Sad polar bears and Al Gore.
For many environmental scientists, those are some of the first things we think of when we try to take on climate change communication. I was no different.
One of my main tasks during my Sea Grant State Fellowship at the State Lands Commission (along with my co-Fellow Maren Farnum) has been to develop a training program for our staff about how climate change and sea-level rise will impact California's natural resources and how we can manage the State's best interests and public trust resources and values accordingly. While this is a tough task to begin with, it was made more complicated by the diversity of staff that we would be working with. Our staff deals with an enormous range of issues and activities. For some staffers, climate change impacts were a familiar topic of conversation. However, many others had never considered how climate change could influence the way the Commission leases and monitors activities on public lands.
Once I thought I had a grasp of whom I was communicating with, I started putting together my first training module. I wanted to focus on the basic principles of climate change and go over some of the most important impacts. I created slides that would have made any ecologist-alarmist proud:
Al Gore's hockey stick graph!
A polar bear, bereft on a small piece of ice!
Smokestacks spewing out pollution!
A timeline of major extinction events!
Frozen monarch butterflies!
An invasive mosquito, probably full of Zika!
A giant harmful algal bloom seen from space!
A Humboldt squid that was actually doing ok, despite everything going on!
Tables full of radiative forcing values!
A dead fish!
Once I had finished, I reviewed my slides with a sense of accomplishment. Then I came to a realization.
The only inconvenient truth here was that I had put together an awful presentation.
The above images represent the original tone of the climate change presentation. Patrick reframed his communication techniques with a more empowering message.
I had fallen into the trap of offering up lots of bad news with no solution, other than "the whole world needs to emit less greenhouse gases, and it needs to happen now." Even my bad news that was meant to motivate people wasn't effective. Could I really expect everyone to suddenly be called to action because the Costa Rican golden toad had already gone extinct due to climate change? (Yes, that was an actual slide I made.) I knew I had to start over.
The second time around, I shifted my focus. Rather than thinking about what mattered to me as an ecologist, I had to think about what mattered to me, and to my audience, on a personal level. I discussed how climate change and greenhouse gasses worsen air quality and public health in cities; how changes in the water cycle decrease our supply of freshwater for drinking, cooking, and watering plants (the ideal way? At night, with a targeted watering system that waters the plants, not the sidewalk, of course); how future climates will be hospitable to pests and weeds, meaning more of a reliance on pesticides and herbicides; and how more floods means buying more flood insurance.
After I had made the personal connection, Maren and I thought about what this would mean for all of the public lands and resources that the Commission manages. We showed how rising sea levels could limit public access and recreation, as well as damage coastal habitats. We discussed how storms could create hazards in waterways and restrict navigation through them.
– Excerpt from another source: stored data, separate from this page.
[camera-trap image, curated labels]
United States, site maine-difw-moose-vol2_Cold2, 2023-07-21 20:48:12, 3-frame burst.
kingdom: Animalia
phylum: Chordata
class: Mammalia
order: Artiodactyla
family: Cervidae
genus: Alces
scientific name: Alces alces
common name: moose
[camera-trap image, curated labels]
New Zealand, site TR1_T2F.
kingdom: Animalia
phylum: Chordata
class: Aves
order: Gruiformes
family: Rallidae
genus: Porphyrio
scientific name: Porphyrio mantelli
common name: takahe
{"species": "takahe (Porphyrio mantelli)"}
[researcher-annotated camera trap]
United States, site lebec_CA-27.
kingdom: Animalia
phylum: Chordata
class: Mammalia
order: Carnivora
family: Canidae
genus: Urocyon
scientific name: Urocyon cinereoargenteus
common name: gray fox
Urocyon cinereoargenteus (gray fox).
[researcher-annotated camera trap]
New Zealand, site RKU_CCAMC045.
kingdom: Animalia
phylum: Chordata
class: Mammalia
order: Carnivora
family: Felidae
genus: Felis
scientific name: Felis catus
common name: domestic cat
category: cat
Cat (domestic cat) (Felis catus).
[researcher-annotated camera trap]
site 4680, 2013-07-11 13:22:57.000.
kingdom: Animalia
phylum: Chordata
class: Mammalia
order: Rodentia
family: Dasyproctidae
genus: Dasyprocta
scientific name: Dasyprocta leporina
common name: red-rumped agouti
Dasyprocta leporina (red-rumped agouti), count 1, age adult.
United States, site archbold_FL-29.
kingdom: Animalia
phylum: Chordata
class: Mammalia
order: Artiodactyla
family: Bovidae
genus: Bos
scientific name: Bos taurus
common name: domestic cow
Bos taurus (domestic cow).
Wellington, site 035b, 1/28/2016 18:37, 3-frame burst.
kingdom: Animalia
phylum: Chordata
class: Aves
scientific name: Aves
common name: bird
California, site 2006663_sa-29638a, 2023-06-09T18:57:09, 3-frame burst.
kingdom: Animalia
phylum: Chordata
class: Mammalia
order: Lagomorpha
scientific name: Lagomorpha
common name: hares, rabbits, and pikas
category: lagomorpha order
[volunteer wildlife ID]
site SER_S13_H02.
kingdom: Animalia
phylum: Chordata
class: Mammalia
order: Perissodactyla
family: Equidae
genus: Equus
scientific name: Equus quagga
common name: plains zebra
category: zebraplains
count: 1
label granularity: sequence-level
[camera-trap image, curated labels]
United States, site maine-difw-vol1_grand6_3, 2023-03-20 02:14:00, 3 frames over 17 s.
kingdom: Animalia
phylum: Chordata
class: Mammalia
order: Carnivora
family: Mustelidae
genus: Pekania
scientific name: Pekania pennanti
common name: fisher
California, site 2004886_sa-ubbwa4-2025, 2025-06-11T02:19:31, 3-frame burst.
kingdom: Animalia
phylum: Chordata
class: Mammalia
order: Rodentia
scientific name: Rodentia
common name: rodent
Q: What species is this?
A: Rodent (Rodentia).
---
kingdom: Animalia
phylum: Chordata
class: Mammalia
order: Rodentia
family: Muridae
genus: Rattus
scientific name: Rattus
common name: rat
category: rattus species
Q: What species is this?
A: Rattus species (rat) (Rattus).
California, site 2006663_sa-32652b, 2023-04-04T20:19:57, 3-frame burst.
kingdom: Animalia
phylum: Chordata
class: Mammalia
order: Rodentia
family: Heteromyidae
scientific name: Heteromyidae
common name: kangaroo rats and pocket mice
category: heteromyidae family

We thought about how stronger storms could damage public and private structures on state land and lead to public health risks. We pooled together all of this knowledge to explain why climate change and sea-level rise mattered to our staff, on both personal and professional levels, even if they weren't environmental scientists.
But we didn't stop there. We had realized that scaring people about climate change wouldn't work. We had to empower them with solutions so that they could take an active role in doing something tangible about it.
I demonstrated some of the strides that California, the US, and the world have taken in recent years: the Paris Climate Agreement, increased popularity of hybrid and electric vehicles, the proliferation of research into natural solutions such as eelgrass restoration, and California’s leadership in renewable energy generation.
After we had discussed what is already being done, Maren focused on what our staff could do into the future to manage climate change impacts and risks. We showed that the most important thing our staff could do was to join us in being climate communicators. By discussing climate change impacts with our lessees, grantees, applicants, and partners, we can serve as educators and identify ways to adapt to these challenges that protect the State’s best interest and public trust values.
After we had finished our trainings, we received lots of feedback. Our staff felt empowered – they understood why climate change mattered and what was at risk, and felt that they had the opportunity to play an important role in doing something about it. They knew that these problems were something to worry about, but that it wasn’t hopeless. We had made people feel that they had a stake in doing something about climate change, and that there work was a meaningful part of the solution.
I’d like to see Al Gore or a sad polar bear do all of that.